Dhamdhere Mayura R, Gowda Chethana P, Imamura Yuka, Wang Hong-Gang, Schell Todd S, Spiegelman Vladimir S
Division of Pediatric Hematology and Oncology, Department of Pediatrics, The Pennsylvania State University College of Medicine, Hershey, PA, USA.
Department of Neuroscience & Experimental Therapeutics, The Pennsylvania State University University College of Medicine, Hershey, PA, USA.
Oncoimmunology. 2025 Dec 31;14(1):2584408. doi: 10.1080/2162402X.2025.2584408. Epub 2025 Dec 2.
The incorporation of the current immunotherapy, GD2-targeting monoclonal antibodies, into the standard of care has moderately improved clinical outcomes in children with high-risk neuroblastoma (HR-NB); however, overall survival remains low. More than 50% of patients with HR-NB are refractory to or eventually develop resistance to anti-GD2 treatment. HR-NBs are generally known to have a low tumor mutational burden, are immunologically cold and possess an immunosuppressive tumor microenvironment. Understanding the mechanisms of immune evasion may provide novel targets for improving the efficacy of immunotherapies for these immunologically cold HR-NBs. Here, utilizing immunocompetent mouse models of immunologically cold HR-NB, we revealed a novel function of IGF2BP1 in promoting the immune escape of neuroblastoma tumors. We demonstrate that neuroblastoma cell-specific knockdown of IGF2BP1 favorably alters the tumor microenvironment of HR-NBs, turning these "immunologically cold" tumors into an immunogenic type, thereby priming them for anti-GD2 therapy-induced immune responses. Downregulation of IGF2BP1 in NB cells decreased the number of immunosuppressive T-regulatory and dysfunctional/exhausted CD8+ T cells and promoted the accumulation of effector MHCII + macrophages at the tumor site. Importantly, knockdown of IGF2BP1 along with anti-GD2 immunotherapy induced a synergistic immunogenic effect and achieved a potent antitumor response in an HR-NB mouse model, with increased accumulation of effector CD8+ T cells and CD86+ macrophages but decreased MDSC numbers in the tumor microenvironment. Thus, disrupting NB cancer cell IGF2BP1-mediated immunosuppression is a potential approach for improving the efficacy of anti-GD2 immunotherapy towards HR-NBs.

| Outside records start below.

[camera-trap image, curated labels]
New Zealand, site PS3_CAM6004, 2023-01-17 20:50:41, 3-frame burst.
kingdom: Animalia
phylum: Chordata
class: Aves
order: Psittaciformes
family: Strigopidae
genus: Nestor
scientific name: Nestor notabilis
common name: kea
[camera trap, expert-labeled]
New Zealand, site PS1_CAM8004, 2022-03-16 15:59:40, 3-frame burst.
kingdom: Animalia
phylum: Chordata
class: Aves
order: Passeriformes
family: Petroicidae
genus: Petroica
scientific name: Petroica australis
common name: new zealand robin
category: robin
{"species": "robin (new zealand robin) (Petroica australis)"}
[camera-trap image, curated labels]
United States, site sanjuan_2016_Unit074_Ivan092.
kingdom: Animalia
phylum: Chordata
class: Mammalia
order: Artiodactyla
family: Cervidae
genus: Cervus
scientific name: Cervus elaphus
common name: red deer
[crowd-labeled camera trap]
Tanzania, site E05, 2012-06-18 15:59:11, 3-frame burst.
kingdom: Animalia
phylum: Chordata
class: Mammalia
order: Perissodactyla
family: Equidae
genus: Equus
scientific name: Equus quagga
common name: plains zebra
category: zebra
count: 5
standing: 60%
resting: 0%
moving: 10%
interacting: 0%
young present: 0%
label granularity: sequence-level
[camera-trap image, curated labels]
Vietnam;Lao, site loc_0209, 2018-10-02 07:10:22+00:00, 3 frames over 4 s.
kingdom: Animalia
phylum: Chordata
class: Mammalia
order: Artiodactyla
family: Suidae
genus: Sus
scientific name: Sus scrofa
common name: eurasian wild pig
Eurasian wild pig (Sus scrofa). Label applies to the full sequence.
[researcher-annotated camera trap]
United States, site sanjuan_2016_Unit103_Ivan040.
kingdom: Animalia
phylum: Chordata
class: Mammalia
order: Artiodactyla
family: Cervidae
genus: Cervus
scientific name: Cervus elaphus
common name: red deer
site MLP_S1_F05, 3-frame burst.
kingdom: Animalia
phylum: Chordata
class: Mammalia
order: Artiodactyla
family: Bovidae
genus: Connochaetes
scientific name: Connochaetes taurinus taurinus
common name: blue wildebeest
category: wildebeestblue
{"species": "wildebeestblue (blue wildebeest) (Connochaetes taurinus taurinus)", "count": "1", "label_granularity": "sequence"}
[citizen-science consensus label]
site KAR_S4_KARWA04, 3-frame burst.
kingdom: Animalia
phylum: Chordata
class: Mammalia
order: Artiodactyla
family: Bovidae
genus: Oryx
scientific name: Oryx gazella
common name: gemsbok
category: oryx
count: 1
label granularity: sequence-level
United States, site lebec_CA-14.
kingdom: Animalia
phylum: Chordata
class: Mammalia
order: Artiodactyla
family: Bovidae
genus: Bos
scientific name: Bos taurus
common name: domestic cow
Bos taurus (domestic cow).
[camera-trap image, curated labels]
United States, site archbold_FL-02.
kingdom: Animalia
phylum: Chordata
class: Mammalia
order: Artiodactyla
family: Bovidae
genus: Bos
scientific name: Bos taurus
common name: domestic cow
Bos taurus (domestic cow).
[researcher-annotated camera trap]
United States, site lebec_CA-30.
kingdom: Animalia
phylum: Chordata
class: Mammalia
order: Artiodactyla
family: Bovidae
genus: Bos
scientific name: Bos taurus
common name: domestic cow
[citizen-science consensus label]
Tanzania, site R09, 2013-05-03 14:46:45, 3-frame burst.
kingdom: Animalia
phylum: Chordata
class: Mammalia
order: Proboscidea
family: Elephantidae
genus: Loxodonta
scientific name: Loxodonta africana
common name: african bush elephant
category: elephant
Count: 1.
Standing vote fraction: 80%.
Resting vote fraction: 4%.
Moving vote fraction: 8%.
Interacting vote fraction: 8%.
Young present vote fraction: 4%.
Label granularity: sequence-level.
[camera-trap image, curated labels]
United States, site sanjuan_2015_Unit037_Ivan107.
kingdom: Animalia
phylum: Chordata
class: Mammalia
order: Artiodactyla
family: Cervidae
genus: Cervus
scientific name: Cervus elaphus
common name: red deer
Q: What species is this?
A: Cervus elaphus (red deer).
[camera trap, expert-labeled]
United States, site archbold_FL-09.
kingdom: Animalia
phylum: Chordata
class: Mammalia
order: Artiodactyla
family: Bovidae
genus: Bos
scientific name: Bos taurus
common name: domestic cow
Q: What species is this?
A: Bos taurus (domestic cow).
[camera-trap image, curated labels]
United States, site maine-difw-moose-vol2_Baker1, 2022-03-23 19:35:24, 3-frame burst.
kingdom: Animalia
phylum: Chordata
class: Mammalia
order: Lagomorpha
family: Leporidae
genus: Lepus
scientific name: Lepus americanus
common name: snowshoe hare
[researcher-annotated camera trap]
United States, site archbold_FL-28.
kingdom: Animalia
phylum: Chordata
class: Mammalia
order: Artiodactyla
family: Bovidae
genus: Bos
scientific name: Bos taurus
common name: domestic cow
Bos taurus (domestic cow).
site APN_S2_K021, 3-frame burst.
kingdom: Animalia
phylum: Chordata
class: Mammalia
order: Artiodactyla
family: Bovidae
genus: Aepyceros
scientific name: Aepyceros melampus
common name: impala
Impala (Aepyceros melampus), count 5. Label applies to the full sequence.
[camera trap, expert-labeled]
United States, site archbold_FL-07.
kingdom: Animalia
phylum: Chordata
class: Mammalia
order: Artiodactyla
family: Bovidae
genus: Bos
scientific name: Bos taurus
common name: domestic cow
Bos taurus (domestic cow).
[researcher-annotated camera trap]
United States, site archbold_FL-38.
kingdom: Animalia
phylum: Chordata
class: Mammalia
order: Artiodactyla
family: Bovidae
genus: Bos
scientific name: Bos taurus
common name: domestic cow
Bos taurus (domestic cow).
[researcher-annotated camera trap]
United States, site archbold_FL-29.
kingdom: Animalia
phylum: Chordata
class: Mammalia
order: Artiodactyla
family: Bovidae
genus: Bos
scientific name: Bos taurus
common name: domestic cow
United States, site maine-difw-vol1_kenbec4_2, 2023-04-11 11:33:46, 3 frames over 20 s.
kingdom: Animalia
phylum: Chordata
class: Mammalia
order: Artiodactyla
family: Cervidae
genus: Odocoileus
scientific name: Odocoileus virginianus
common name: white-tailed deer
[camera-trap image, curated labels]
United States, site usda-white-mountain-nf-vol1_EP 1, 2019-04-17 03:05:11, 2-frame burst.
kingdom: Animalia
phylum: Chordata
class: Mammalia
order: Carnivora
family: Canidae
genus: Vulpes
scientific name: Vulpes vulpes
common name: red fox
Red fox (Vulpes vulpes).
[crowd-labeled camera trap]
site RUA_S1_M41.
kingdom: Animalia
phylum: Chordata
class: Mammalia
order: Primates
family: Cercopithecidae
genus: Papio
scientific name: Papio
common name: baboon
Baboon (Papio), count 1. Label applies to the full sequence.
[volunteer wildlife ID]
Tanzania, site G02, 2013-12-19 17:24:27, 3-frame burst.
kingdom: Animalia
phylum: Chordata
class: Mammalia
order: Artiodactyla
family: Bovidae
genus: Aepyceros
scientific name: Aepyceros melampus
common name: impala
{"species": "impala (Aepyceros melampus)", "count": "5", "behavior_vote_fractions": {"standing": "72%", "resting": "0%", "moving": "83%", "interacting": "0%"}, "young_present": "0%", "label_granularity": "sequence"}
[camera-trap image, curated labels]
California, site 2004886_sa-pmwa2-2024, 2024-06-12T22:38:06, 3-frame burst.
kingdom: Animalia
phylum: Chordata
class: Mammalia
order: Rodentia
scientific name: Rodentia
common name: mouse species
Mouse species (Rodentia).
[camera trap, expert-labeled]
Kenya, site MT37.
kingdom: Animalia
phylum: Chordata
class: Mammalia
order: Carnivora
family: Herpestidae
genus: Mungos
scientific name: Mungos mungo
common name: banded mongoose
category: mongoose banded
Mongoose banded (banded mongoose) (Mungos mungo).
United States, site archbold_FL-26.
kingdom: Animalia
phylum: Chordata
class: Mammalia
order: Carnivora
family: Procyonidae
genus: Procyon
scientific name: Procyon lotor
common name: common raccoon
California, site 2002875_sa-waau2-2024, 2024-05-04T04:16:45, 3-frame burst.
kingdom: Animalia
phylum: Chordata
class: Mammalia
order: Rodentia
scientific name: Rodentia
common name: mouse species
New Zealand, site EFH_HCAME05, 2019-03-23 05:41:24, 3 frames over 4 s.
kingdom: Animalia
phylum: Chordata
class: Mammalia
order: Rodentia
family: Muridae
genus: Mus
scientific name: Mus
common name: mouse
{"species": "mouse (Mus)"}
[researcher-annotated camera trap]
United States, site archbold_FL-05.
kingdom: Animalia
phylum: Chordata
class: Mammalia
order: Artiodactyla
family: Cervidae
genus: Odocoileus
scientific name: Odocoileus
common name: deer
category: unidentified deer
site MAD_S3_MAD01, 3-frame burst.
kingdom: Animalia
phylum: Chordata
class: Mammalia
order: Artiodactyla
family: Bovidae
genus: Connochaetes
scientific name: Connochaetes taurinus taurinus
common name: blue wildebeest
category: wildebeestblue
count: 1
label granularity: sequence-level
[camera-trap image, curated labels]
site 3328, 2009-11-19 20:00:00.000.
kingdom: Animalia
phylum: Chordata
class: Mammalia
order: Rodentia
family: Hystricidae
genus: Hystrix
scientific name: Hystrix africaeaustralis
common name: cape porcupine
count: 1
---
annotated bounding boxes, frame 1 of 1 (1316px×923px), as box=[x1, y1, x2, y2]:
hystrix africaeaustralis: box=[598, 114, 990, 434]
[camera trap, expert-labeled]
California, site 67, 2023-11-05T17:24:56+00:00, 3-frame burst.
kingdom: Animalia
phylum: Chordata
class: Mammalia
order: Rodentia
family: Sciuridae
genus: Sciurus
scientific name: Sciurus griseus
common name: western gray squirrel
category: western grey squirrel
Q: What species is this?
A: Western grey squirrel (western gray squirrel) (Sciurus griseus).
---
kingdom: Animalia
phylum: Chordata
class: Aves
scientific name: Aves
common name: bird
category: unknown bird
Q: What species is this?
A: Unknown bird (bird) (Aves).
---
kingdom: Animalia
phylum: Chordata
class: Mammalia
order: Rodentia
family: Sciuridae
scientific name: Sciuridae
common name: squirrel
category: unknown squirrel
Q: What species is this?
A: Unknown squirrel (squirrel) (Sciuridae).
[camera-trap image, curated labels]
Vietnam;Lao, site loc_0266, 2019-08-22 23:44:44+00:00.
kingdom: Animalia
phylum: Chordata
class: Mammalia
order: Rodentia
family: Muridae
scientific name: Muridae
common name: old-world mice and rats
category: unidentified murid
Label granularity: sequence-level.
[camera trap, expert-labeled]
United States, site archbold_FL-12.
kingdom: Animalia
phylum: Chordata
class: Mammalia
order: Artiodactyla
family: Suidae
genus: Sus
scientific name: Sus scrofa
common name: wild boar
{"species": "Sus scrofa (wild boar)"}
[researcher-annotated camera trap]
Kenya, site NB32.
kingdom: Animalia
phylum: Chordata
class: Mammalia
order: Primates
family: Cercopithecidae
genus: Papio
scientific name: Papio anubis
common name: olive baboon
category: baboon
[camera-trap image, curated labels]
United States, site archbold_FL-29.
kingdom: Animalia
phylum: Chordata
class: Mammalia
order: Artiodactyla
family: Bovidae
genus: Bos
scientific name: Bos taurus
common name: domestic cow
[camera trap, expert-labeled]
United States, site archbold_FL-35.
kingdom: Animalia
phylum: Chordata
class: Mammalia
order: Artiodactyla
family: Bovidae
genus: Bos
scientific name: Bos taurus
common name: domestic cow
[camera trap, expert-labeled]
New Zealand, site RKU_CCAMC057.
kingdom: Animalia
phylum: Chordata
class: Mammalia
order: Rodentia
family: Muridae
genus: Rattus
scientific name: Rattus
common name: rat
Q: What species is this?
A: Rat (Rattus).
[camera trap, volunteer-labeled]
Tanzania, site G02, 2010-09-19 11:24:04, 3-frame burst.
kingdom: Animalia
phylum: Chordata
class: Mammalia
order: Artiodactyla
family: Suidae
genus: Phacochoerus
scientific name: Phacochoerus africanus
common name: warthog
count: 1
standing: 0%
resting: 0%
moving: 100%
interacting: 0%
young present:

将目前的免疫疗法——靶向GD2的单克隆抗体纳入标准治疗方案后,高危神经母细胞瘤(HR-NB)患儿的临床结局有了适度改善;然而,总体生存率仍然较低。超过50%的HR-NB患者对抗GD2治疗难治或最终产生耐药性。HR-NB通常已知具有低肿瘤突变负担,免疫原性低且拥有免疫抑制性肿瘤微环境。了解免疫逃逸机制可能为提高这些免疫原性低的HR-NB免疫疗法的疗效提供新的靶点。在此,利用免疫原性低的HR-NB的免疫活性小鼠模型,我们揭示了IGF2BP1在促进神经母细胞瘤肿瘤免疫逃逸中的新功能。我们证明,神经母细胞瘤细胞特异性敲低IGF2BP1可有利地改变HR-NB的肿瘤微环境,将这些“免疫原性低”的肿瘤转变为免疫原性类型,从而使其对抗GD2治疗诱导的免疫反应致敏。NB细胞中IGF2BP1的下调减少了免疫抑制性调节性T细胞和功能失调/耗竭的CD8+T细胞的数量,并促进了效应性MHCII+巨噬细胞在肿瘤部位的积累。重要的是,在HR-NB小鼠模型中,敲低IGF2BP1并联合抗GD2免疫疗法可诱导协同免疫原性效应并实现有效的抗肿瘤反应,肿瘤微环境中效应性CD8+T细胞和CD86+巨噬细胞的积累增加,但MDSC数量减少。因此,破坏NB癌细胞IGF2BP1介导的免疫抑制是提高抗GD2免疫疗法对HR-NB疗效的一种潜在方法。